Los más pobres son los más afectados por las inundaciones en Sudáfrica

(AFP) Grupos de personas acuden con baldes para sacar agua potable de las tuberías. Desde hace cuatro días, sin agua ni electricidad, los más pobres de Durban, en Sudáfrica, carecen de todo después de las mortíferas inundaciones.

Más de 340 personas murieron debido a las lluvias torrenciales que comenzaron el pasado fin de semana, la mayoría en la ciudad portuaria de Kwazulu Natal. Un número importante de personas siguen desaparecidas.
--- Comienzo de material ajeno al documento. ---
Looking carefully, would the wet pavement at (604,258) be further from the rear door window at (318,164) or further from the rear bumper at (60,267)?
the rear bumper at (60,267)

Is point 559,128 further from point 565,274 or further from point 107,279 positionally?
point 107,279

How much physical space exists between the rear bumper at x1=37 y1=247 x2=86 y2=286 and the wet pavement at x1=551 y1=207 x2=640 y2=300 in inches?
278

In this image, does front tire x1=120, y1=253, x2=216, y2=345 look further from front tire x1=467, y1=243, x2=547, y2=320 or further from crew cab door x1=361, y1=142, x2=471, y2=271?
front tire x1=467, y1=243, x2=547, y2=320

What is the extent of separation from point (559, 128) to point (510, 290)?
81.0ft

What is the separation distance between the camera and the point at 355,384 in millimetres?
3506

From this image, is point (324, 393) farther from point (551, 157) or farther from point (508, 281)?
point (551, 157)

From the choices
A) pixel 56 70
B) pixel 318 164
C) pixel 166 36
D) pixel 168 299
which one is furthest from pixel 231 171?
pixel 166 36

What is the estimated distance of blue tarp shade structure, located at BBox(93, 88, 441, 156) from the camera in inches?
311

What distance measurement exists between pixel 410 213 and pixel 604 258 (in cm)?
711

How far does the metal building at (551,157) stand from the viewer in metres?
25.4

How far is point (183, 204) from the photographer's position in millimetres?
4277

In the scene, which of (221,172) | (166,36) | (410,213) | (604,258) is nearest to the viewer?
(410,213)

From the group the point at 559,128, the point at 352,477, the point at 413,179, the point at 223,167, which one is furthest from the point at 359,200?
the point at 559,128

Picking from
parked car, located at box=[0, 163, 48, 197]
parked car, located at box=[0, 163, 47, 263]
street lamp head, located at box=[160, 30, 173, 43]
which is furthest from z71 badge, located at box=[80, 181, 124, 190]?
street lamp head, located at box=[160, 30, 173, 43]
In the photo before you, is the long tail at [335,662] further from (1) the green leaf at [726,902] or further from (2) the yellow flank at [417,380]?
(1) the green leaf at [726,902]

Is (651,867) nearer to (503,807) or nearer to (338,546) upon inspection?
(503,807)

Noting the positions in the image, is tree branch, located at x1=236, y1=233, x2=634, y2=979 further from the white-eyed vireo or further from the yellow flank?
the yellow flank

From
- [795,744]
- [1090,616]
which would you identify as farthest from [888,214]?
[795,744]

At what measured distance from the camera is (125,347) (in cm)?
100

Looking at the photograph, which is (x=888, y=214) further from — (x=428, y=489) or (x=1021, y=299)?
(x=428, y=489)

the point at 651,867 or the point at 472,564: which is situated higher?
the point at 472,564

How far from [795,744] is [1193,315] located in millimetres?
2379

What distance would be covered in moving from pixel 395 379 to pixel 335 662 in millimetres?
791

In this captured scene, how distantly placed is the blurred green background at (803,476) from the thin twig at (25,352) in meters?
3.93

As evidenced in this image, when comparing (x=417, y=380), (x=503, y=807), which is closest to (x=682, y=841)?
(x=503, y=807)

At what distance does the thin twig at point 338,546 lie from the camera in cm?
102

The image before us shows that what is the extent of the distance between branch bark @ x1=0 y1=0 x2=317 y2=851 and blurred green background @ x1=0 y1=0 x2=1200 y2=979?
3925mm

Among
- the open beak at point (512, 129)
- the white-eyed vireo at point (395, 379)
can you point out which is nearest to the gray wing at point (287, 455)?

Las trombas de agua, las más fuertes jamás vistas en la región desde hace más de 60 años, azotaron con fuerza los barrios pobres, donde se amontonan precarias viviendas, hechas de chapas onduladas o de tablones de madera, a menudo construidas en terrenos inestables.

El jueves, el cielo despejado y el regreso de un calor subtropical se vieron ensombrecidos por la llegada de un olor nauseabundo proveniente de las alcantarillas.

Thobele Sikhephen, de 35 años, fuma un cigarrillo. De pie, con los tobillos hundidos en una melaza marrón, afirma no saber cómo "reparar todo esto". Su casa de chapa está llena de barro y bolsas de plástico hacen las veces de ventanas.

"No tenemos dónde dormir ni dónde comer", resume. El refrigerador detrás de él ya no funciona. Cuando subió el agua, huyó con su mujer embarazada de seis meses, llevando sólo lo que podían cargar en sus brazos, no mucho.